_Prompt_.
Write out exactly, with no other output, the lines below from the one that contains "Across the set" through the end.

_Stored data entries_.
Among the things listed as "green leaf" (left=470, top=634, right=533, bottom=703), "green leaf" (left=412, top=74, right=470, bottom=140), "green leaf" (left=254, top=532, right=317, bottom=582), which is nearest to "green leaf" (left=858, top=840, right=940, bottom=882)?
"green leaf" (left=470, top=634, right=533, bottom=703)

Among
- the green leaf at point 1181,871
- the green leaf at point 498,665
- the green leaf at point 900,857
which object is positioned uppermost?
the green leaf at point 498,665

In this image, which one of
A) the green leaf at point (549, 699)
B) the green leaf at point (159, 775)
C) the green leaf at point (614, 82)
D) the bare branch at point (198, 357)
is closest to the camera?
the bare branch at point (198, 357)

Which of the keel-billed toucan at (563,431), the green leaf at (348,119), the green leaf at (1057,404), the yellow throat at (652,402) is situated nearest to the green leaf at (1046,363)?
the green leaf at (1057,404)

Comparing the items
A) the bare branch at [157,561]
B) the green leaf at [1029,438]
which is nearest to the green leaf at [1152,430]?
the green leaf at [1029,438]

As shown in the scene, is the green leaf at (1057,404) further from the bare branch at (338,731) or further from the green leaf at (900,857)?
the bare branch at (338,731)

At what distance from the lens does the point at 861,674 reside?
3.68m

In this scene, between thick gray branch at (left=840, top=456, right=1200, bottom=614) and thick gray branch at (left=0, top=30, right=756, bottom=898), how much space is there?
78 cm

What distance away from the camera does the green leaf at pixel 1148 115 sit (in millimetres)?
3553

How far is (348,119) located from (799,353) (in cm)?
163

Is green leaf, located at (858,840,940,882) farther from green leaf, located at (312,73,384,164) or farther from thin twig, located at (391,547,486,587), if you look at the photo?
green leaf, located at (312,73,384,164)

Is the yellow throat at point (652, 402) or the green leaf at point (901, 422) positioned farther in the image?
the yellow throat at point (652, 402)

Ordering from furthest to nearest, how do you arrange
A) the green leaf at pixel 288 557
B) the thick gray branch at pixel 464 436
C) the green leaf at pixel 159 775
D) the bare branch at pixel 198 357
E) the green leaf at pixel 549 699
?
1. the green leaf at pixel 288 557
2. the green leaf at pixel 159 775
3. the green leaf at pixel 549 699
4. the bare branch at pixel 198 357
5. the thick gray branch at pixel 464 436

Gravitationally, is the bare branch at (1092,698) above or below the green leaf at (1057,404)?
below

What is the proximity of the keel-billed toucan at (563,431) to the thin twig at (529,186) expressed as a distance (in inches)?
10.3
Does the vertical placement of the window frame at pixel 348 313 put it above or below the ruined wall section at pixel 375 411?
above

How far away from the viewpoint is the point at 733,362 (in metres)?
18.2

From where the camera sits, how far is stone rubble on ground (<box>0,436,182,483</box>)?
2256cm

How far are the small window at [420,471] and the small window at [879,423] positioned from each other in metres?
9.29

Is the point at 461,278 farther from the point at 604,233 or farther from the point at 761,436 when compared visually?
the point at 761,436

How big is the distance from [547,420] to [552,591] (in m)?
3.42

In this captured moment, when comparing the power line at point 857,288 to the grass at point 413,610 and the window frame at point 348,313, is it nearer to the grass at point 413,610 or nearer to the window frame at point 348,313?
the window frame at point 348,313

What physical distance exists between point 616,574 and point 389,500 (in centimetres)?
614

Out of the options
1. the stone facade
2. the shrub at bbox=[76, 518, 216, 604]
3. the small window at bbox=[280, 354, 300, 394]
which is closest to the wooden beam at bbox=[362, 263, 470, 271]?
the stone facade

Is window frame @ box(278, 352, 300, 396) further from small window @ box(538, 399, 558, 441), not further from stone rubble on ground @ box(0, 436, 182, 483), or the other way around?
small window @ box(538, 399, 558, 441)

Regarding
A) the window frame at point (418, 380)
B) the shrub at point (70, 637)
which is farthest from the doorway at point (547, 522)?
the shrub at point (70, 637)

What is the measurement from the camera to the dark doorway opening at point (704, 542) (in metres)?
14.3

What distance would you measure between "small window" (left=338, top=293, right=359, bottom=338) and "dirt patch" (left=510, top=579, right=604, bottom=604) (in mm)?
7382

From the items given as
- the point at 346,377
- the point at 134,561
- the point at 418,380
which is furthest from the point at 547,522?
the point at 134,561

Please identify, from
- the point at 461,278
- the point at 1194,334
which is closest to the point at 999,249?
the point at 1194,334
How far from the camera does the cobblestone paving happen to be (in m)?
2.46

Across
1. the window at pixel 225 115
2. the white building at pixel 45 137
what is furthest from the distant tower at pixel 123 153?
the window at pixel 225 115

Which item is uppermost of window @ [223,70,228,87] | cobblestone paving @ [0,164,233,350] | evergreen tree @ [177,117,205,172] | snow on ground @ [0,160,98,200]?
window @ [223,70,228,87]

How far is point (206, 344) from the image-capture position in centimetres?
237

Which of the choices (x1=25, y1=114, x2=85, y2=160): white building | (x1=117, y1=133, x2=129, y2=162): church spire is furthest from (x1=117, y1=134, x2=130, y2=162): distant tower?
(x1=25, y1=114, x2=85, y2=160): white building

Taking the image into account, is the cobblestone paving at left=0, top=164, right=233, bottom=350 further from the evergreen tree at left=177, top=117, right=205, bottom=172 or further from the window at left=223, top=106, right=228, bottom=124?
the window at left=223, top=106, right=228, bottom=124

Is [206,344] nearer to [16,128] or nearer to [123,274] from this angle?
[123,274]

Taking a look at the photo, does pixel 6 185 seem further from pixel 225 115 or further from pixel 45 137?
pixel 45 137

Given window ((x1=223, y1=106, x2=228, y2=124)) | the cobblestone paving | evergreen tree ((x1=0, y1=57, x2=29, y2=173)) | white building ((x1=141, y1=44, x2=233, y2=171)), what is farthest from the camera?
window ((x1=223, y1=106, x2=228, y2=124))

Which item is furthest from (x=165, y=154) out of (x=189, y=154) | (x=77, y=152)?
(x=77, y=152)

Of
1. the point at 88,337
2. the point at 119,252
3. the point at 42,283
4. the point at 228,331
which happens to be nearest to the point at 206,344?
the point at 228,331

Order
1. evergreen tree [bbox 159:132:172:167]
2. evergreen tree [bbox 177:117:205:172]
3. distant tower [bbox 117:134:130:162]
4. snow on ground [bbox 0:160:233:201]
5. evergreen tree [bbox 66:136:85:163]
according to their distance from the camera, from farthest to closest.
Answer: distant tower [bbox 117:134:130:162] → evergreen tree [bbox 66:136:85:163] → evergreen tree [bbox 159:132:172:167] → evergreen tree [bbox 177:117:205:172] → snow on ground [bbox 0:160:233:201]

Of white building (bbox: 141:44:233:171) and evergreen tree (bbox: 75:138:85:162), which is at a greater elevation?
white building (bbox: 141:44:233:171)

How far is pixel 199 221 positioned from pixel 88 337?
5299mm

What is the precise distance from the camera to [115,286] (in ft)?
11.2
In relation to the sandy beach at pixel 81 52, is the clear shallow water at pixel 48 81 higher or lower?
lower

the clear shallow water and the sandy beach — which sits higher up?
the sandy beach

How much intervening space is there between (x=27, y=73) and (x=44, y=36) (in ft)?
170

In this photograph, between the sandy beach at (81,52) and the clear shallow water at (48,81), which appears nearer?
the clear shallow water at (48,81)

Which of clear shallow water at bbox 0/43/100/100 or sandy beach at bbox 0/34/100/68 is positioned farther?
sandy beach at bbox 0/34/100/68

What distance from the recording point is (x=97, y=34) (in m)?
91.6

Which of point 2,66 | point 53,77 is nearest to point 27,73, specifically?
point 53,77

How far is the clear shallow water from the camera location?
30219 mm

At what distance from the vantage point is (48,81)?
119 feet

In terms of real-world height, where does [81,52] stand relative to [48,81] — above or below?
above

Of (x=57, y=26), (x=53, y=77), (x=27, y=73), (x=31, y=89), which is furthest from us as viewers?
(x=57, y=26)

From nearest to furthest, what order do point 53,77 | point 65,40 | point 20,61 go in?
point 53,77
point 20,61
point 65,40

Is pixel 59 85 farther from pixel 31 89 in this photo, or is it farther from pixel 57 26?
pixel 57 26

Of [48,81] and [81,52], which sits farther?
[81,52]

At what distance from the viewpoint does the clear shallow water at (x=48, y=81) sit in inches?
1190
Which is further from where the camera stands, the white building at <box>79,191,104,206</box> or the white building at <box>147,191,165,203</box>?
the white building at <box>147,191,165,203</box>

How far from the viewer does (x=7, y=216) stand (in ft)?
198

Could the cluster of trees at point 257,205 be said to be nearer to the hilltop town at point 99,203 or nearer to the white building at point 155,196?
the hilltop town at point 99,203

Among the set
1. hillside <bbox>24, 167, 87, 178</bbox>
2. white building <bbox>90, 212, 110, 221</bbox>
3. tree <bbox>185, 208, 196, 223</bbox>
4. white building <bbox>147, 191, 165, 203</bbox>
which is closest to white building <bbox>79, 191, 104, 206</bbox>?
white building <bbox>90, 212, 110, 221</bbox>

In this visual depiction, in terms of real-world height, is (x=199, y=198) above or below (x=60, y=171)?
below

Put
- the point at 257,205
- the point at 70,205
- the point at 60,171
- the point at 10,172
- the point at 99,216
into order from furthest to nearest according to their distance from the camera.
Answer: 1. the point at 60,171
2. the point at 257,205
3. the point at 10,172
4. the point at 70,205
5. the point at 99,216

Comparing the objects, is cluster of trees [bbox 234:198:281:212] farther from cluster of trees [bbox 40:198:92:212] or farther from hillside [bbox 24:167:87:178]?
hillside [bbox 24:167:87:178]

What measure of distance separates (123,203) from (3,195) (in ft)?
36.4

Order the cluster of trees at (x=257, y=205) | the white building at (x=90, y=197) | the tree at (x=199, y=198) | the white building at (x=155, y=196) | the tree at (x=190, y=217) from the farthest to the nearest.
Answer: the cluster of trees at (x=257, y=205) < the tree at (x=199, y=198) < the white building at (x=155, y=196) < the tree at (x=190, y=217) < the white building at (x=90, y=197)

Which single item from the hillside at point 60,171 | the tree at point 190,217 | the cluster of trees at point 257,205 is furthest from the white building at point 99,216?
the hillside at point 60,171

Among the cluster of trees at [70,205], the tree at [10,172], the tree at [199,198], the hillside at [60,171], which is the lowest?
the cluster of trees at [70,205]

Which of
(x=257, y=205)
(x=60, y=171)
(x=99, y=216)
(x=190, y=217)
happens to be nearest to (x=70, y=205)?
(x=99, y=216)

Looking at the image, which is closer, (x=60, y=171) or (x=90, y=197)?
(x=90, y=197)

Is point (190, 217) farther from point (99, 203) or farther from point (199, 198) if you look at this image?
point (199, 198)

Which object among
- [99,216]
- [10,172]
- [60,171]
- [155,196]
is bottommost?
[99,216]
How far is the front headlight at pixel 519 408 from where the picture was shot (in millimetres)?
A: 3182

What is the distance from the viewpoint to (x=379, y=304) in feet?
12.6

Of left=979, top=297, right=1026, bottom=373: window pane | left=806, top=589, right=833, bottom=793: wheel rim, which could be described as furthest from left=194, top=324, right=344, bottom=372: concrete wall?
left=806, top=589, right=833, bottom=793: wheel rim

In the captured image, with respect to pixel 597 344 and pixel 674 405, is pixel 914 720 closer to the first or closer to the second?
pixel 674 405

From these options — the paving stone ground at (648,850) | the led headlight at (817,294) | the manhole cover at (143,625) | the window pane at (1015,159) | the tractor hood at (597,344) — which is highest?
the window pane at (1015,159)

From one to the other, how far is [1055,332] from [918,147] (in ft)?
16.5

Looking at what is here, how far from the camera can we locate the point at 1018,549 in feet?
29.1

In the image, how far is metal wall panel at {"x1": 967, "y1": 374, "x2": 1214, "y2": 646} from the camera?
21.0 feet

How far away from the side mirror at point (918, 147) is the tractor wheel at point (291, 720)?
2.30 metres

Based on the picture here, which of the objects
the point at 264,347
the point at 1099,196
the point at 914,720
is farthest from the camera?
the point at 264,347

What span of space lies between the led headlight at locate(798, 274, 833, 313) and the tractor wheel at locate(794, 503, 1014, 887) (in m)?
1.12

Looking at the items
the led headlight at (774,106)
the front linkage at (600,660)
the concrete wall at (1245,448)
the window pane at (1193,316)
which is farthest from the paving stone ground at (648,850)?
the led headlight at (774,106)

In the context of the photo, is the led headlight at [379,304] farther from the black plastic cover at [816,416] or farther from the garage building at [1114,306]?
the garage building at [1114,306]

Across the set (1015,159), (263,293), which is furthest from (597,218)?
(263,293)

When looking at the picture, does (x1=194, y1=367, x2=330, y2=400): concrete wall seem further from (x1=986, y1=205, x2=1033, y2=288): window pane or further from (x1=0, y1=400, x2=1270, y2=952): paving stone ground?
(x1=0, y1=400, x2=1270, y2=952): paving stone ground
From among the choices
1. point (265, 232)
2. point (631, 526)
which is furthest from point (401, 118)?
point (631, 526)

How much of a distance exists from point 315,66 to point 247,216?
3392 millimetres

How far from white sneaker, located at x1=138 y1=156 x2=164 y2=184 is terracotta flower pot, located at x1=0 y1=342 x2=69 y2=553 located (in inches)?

_Expected answer_.
Across the set (1015,159), (263,293), which is furthest from (597,218)?
(263,293)

When looking at the picture, does (x1=194, y1=367, x2=330, y2=400): concrete wall seem further from (x1=986, y1=205, x2=1033, y2=288): window pane or further from (x1=0, y1=400, x2=1270, y2=952): paving stone ground?
(x1=0, y1=400, x2=1270, y2=952): paving stone ground
From among the choices
1. point (265, 232)
2. point (631, 526)
which is furthest from point (401, 118)?
point (631, 526)

How much of a distance exists from point 315,66 to point 247,216?
3392 millimetres

How far from white sneaker, located at x1=138 y1=156 x2=164 y2=184 is terracotta flower pot, located at x1=0 y1=342 x2=69 y2=553 located (in inches)?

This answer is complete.